### Work instructions
Write down exactly the lines from the one below that has "Relational Table - jtable" to the end of the data, both ends included; the pictures should not appear in your copy.

### Supplied information
::::
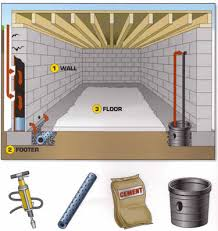 Basement Humidity - basement waterproofing everdry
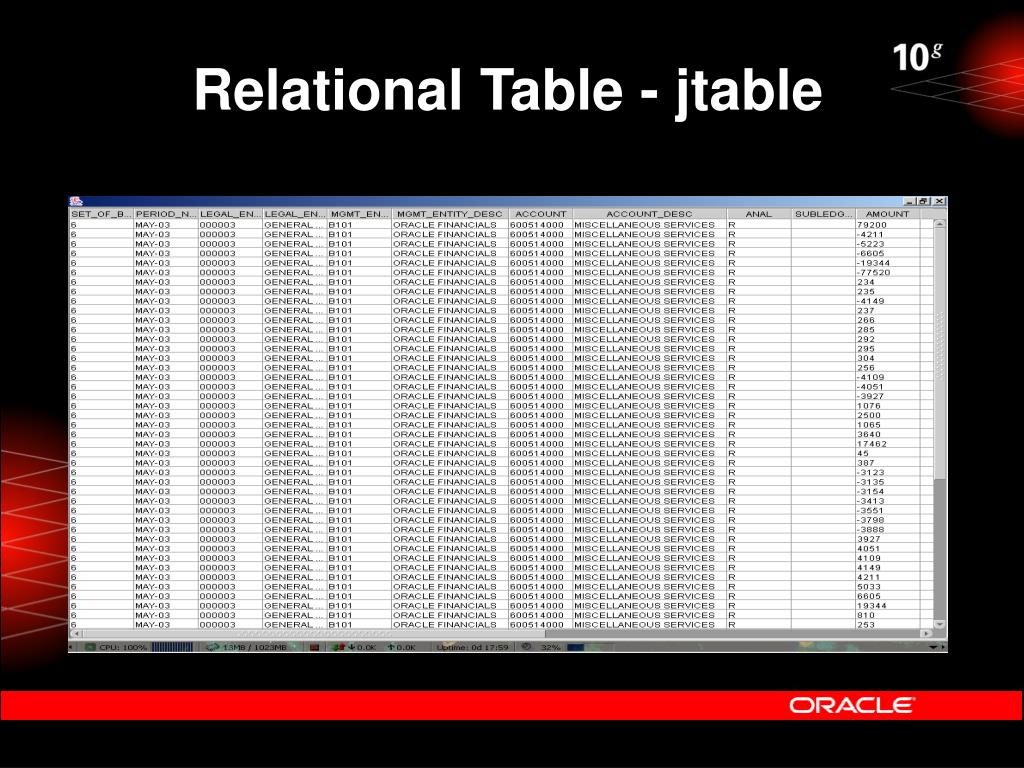 Relational Table - jtable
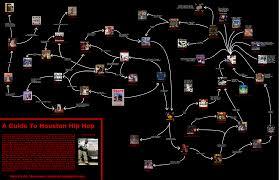 Rap Map My Journey Of Discovery Into Rap Letstalkmusic
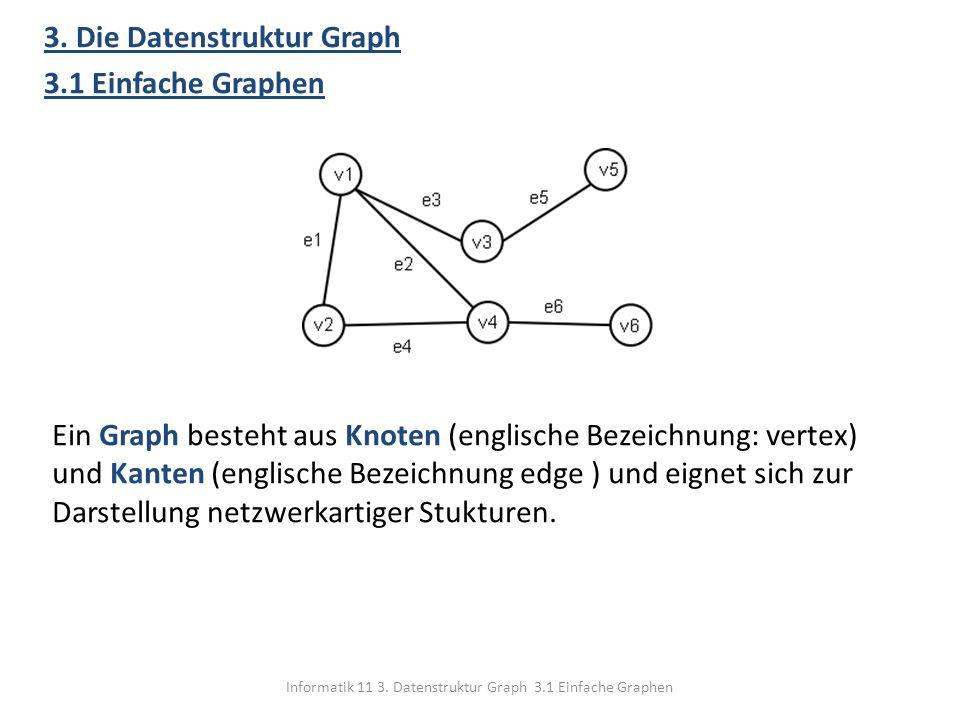 Informatik 11 3. Datenstruktur Graph 3.1 Einfache Graphen 3. Die Datenstruktur Graph 3.1 Einfache Graphen Ein Graph besteht aus Knoten (englische Beze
::::
### Solution
 Relational Table - jtable
 Rap Map My Journey Of Discovery Into Rap Letstalkmusic
 Informatik 11 3. Datenstruktur Graph 3.1 Einfache Graphen 3. Die Datenstruktur Graph 3.1 Einfache Graphen Ein Graph besteht aus Knoten (englische Beze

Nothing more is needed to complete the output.